Knowing that these trends are happening doesn't mean that it will be easy for an individual winery to make the necessary changes. Planting new vineyard takes time. It's typically five years from the decision to plant, which necessitates prepping the ground, ordering grapevines, planting -- to getting those vines into production. Then a winery needs to make (and potentially age) the wine, bottle it, and get it to market. Five years ago we were in a very different place! You can accelerate the process by grafting grapevines over from red to white, and I'm sure many vineyards are looking at that option, but even that requires investment and takes two years.
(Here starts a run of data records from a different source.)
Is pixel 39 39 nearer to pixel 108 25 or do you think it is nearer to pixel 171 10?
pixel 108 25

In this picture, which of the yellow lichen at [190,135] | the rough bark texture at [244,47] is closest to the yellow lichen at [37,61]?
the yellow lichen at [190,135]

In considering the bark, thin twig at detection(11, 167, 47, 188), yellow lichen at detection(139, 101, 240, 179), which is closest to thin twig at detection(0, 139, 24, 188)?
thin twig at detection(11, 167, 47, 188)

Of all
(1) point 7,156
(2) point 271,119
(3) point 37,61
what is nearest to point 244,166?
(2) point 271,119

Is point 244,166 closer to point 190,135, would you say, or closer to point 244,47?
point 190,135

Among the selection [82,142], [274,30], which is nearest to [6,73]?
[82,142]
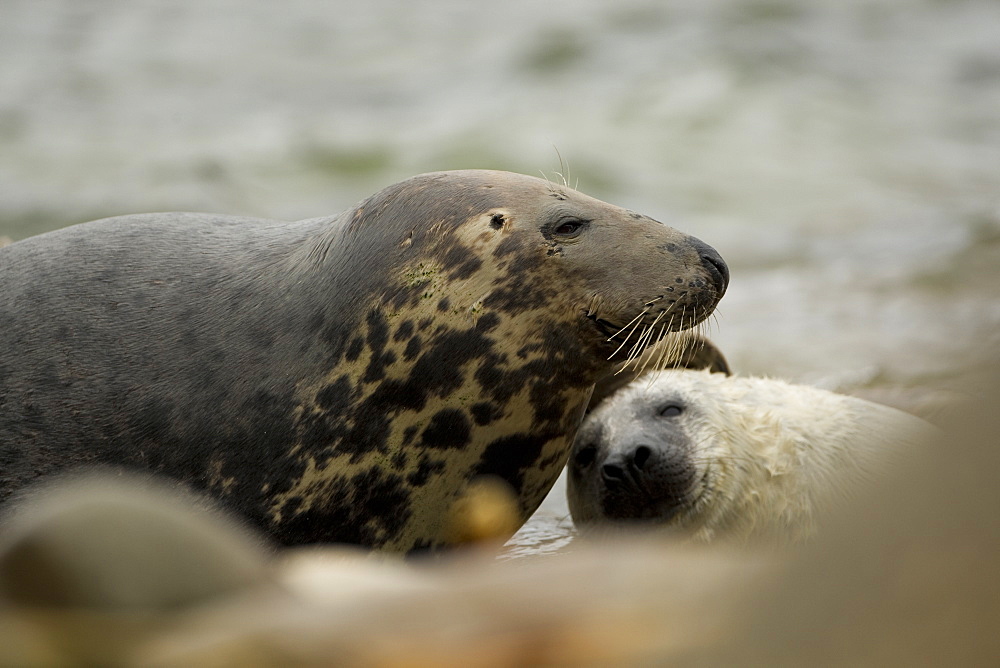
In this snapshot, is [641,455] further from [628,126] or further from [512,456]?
[628,126]

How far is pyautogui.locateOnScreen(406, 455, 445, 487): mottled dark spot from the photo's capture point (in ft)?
10.9

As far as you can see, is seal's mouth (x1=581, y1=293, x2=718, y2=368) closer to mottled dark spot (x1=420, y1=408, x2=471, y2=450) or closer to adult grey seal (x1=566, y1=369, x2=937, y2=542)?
mottled dark spot (x1=420, y1=408, x2=471, y2=450)

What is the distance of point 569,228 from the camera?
11.4ft

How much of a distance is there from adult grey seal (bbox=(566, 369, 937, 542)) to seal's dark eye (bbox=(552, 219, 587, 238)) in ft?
3.54

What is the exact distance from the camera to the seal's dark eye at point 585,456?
4.76m

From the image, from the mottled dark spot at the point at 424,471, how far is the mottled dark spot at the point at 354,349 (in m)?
0.35

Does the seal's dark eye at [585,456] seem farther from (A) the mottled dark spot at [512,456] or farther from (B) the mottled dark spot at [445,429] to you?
(B) the mottled dark spot at [445,429]

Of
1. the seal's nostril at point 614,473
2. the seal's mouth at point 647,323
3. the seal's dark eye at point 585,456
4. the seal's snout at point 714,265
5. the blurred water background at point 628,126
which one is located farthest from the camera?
the blurred water background at point 628,126

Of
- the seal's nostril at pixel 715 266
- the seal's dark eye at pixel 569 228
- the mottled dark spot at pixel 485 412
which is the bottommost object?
the mottled dark spot at pixel 485 412

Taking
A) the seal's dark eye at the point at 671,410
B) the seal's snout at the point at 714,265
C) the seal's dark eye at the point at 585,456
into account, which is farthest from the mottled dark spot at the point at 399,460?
the seal's dark eye at the point at 671,410

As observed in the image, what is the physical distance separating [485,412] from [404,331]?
Answer: 330mm

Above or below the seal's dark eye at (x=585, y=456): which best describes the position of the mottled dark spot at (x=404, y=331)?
above

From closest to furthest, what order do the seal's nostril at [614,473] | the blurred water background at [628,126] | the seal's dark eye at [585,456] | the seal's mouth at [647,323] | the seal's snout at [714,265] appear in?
the seal's mouth at [647,323]
the seal's snout at [714,265]
the seal's nostril at [614,473]
the seal's dark eye at [585,456]
the blurred water background at [628,126]

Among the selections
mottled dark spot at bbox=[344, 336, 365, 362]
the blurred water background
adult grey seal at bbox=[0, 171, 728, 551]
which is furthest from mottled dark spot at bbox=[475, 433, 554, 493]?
the blurred water background
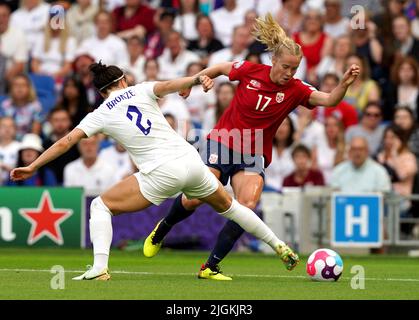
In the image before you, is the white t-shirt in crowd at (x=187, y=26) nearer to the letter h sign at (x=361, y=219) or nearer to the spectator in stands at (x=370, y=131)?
the spectator in stands at (x=370, y=131)

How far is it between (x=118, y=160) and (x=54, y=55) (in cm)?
350

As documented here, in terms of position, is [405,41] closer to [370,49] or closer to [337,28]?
[370,49]

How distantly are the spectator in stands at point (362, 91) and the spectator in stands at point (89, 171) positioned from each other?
4241 mm

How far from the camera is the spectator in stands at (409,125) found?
66.5 ft

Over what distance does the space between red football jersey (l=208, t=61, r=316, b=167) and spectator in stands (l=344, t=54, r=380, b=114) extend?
27.3 ft

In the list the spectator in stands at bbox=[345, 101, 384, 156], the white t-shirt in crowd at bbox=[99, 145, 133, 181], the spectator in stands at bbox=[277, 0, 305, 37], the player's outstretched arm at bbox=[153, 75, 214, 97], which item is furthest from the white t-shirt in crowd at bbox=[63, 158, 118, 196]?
the player's outstretched arm at bbox=[153, 75, 214, 97]

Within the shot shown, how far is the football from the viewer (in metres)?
12.3

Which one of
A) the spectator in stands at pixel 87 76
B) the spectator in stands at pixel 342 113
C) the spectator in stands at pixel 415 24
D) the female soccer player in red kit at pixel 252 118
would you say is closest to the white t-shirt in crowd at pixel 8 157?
the spectator in stands at pixel 87 76

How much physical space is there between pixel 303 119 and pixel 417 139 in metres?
1.96

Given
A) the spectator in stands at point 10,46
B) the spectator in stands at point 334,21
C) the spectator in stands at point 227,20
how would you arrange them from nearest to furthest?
the spectator in stands at point 334,21
the spectator in stands at point 10,46
the spectator in stands at point 227,20

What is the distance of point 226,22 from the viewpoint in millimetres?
23484

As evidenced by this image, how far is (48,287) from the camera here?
11.2 meters

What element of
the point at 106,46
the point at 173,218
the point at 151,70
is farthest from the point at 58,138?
the point at 173,218
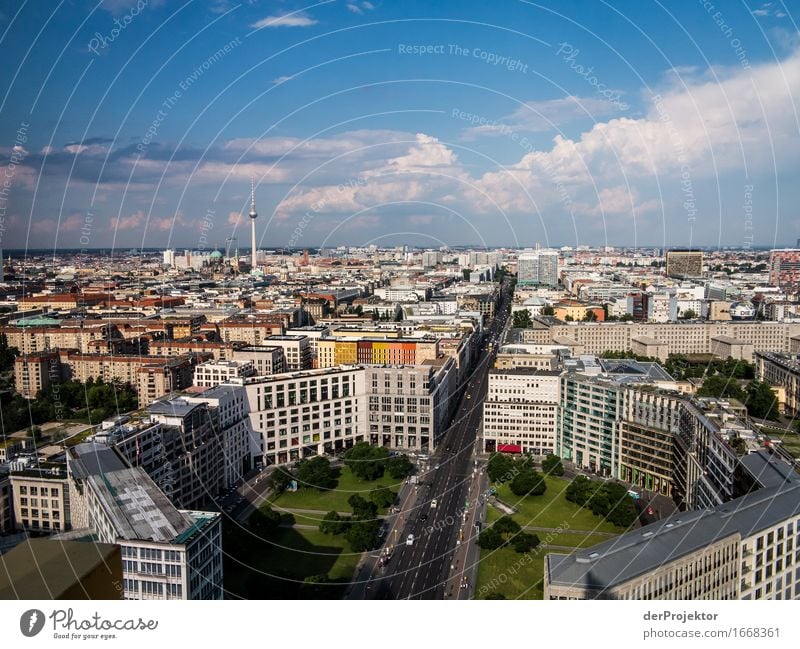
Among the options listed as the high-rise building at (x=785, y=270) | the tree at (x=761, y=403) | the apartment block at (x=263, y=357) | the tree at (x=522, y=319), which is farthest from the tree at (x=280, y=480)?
the high-rise building at (x=785, y=270)

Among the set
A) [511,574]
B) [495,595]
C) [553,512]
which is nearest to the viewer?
[495,595]

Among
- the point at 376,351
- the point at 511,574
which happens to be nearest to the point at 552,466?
the point at 511,574

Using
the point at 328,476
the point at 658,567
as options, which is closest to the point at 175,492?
the point at 328,476

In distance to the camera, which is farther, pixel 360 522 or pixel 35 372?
pixel 35 372

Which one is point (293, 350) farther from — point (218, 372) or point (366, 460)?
point (366, 460)

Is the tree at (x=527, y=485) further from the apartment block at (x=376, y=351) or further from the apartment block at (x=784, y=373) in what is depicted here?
the apartment block at (x=784, y=373)

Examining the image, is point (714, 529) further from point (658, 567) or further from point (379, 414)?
point (379, 414)
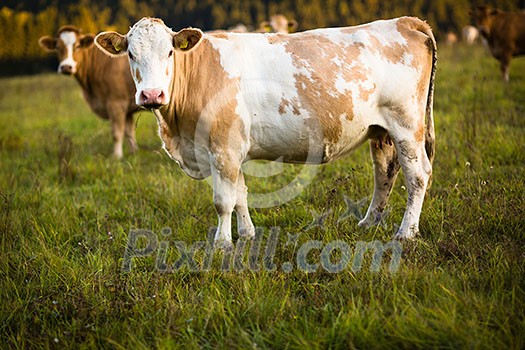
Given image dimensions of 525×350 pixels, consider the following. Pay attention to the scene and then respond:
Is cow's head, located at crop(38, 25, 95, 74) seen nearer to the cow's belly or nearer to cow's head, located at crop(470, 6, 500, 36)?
the cow's belly

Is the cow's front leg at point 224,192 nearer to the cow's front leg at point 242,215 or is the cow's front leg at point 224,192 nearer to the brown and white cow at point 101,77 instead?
the cow's front leg at point 242,215

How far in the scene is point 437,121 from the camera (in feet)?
26.2

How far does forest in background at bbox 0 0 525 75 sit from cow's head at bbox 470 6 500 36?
30.1 meters

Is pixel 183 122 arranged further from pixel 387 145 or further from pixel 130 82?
pixel 130 82

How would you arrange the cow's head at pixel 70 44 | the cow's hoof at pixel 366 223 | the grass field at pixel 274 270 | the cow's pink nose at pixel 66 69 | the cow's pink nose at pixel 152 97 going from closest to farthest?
1. the grass field at pixel 274 270
2. the cow's pink nose at pixel 152 97
3. the cow's hoof at pixel 366 223
4. the cow's pink nose at pixel 66 69
5. the cow's head at pixel 70 44

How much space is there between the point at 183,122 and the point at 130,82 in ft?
16.4

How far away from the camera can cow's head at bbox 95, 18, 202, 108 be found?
147 inches

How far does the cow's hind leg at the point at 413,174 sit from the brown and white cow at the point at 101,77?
17.4 ft

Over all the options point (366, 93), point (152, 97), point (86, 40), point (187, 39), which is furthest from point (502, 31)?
point (152, 97)

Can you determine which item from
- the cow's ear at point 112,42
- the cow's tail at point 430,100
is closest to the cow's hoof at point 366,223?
the cow's tail at point 430,100

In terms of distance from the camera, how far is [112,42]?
13.8 ft

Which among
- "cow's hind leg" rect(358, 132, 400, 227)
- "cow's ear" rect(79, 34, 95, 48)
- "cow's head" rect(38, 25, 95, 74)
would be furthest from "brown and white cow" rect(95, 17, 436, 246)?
"cow's ear" rect(79, 34, 95, 48)

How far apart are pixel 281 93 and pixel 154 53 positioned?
3.53 ft

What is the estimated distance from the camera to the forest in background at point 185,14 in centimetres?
4822
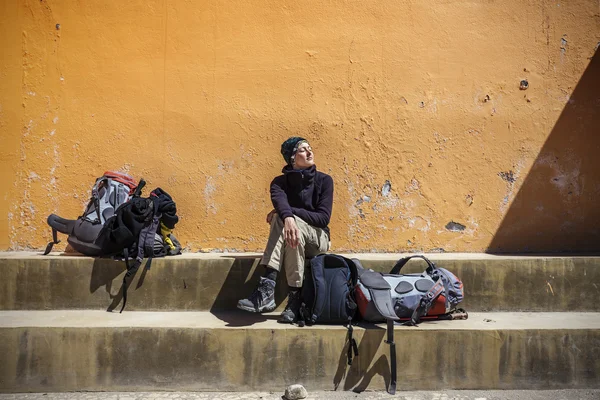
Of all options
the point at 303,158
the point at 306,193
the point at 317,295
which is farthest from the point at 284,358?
the point at 303,158

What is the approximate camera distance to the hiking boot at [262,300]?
150 inches

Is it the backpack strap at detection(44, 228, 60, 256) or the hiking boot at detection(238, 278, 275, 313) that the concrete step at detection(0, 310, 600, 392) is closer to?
the hiking boot at detection(238, 278, 275, 313)

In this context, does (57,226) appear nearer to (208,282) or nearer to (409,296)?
(208,282)

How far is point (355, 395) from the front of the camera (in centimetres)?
361

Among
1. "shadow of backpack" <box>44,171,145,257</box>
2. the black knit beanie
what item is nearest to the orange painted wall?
"shadow of backpack" <box>44,171,145,257</box>

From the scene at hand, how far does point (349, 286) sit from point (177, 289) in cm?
139

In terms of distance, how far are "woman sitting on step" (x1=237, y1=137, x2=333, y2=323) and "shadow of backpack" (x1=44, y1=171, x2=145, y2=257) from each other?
1.37 meters

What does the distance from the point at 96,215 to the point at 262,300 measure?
1.78 meters

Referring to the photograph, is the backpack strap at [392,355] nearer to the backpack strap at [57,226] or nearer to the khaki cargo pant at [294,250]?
the khaki cargo pant at [294,250]

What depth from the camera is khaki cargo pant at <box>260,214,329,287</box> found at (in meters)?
3.92

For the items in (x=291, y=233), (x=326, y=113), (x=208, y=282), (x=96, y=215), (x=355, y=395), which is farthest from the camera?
(x=326, y=113)

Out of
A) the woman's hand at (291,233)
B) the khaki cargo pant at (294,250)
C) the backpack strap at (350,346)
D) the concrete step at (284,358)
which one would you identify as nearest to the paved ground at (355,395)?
the concrete step at (284,358)

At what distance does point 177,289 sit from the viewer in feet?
14.2

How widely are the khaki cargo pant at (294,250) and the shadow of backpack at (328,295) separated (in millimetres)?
108
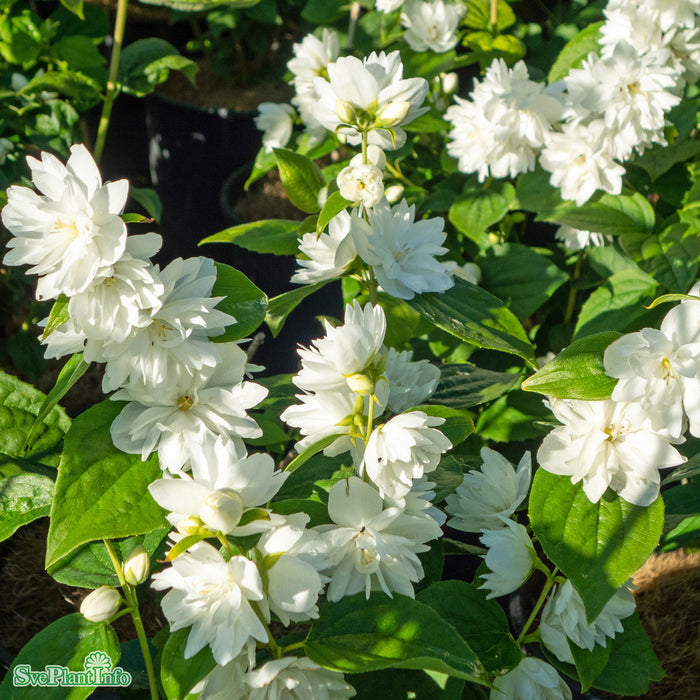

The relative scarcity of many of the white grapes that American wine lovers are looking for is another complicating factor. There's plenty of Chardonnay in the ground in California, but as the slide from Danny Brager and Dale Stratton showed, Chardonnay is the white wine category that is currently performing the worst here. And that makes sense if people are looking for lighter, fresher wines. Chardonnays, at least as typically made in California, tend to be on the rich and oaky end of the white wine spectrum, and both the demographics of the Chardonnay buyer and the situations in which Chardonnays are most likely to be bought likely correlate better with the traditional red categories rather than with the lighter-bodied whites that are the market's top performers. Yet more than half the total white wine grape acreage in California is dedicated to Chardonnay:
There are signs in the acreage data that people are starting to pay attention to the trends toward lighter-bodied whites. The complete list of varieties whose non-bearing acreage (basically grapes planted in the last 3 years) is greater than 8% of the total planted consists of Albarino, Chenin Blanc, Picpoul Blanc, and Vermentino. All four of those fit happily in the category of higher-acid, lighter-bodied white wines. (Side note: I’m also proud that two of these are here because of our grapevine nursery.) The significant nonbearing acreage of Pinot Gris and Sauvignon Blanc seems to me to be a positive sign as well. But the total acreage of the grapes that would make the white wines that it seems like consumers are most interested in buying is still relatively small and not growing as fast as it likely needs to to satisfy increasing demand.
If California wineries don't pivot quickly, they'll likely be giving up one of the few potential growth opportunities in a difficult market to imported wines. But even if they do, it's going to take a while to see the changes in what's available.
OK, fellow California wineries. Let's get pivoting.